Parents, teachers and community members are speaking up about education in Orange County. Chapel-Hill Carrboro City School Board member Rani Dasi and Orange County commissioner elect Mark Marcoplos hosted a forum Wednesday so all could come together and discuss the issues.
Orange County residents brought up subjects ranging from the two bonds that passed during the election: one to update school security and safety, and another to create more affordable housing units– To what should be taught in Orange County schools. But a main subject was how the presidential election would affect students in the future.
“My curiosity about talking about education is the concern I have about just how much civics is a part of education and whether it’s a requirement or not,” said Tom O’Dwyer, long-time Chapel Hill resident. “And my opinion, based on my observations over the years but most of all in this election, I feel that civics should be a mandatory course, and you can’t even graduate from high school unless you pass it.”

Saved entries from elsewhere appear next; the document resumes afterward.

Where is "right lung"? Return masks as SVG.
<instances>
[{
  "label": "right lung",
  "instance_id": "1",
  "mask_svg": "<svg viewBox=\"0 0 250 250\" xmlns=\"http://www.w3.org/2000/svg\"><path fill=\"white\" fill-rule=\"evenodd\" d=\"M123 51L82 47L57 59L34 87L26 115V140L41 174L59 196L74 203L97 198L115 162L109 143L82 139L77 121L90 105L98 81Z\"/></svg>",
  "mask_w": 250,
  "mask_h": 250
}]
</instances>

O’Dwyer has also had two children graduate from the Orange County school system. He said it’s important for today’s students to understand and retain civics, even though the class is already required in North Carolina public high schools.
“And some people say well that’s because they don’t care,” he said. “Well, first you have to know to understand why you care or you don’t care.”
Former Orange County teacher Al Baldwin said it’s also important to support teachers who want to speak about the election with students. Baldwin compared the fear of open discussion in the classroom to navigating these topics in schools after 9/11.
“When the board of Orange County does not even support a teacher, who was simply dealing with what’s out there, then where are kids supposed to talk about these things, if not with a teacher?” He said. “And I hope this board would not do that.”
Alissa Ellis is the Deputy Director of the Marian Cheek Jackson Center for Saving and Making History. She also attended the forum, and said it’s most important that students have an open space to openly discuss topics such as politics, racism and equity. She said many students currently don’t feel safe enough to do so.
“They’re incredibly intuitive,” she said. “From as young as my son who’s in, you know, second grade who doesn’t want to identify as Latino because he passes as white. He sees the treatment whether it’s from other peers or from teachers. And I think that it’s really important to open up spaces like this and particularly as our students publicly share their stories. And not just the same students because they’re asked continually and it can be a really difficult thing to share.”
However, Dasi said the important thing is to keep the discussion going. She said, not every education issue can be solved in one discussion and one night. But it’s a start.
“When Mark and I first started talking about this, our hope was that we would really get more of a conversation started here that will go around the county so that we can better understand the needs more regionally than kind of in our specific space,” she said.
Dasi and Marcoplos will host another education forum on November 30 at the Whitted Building in Hillsborough.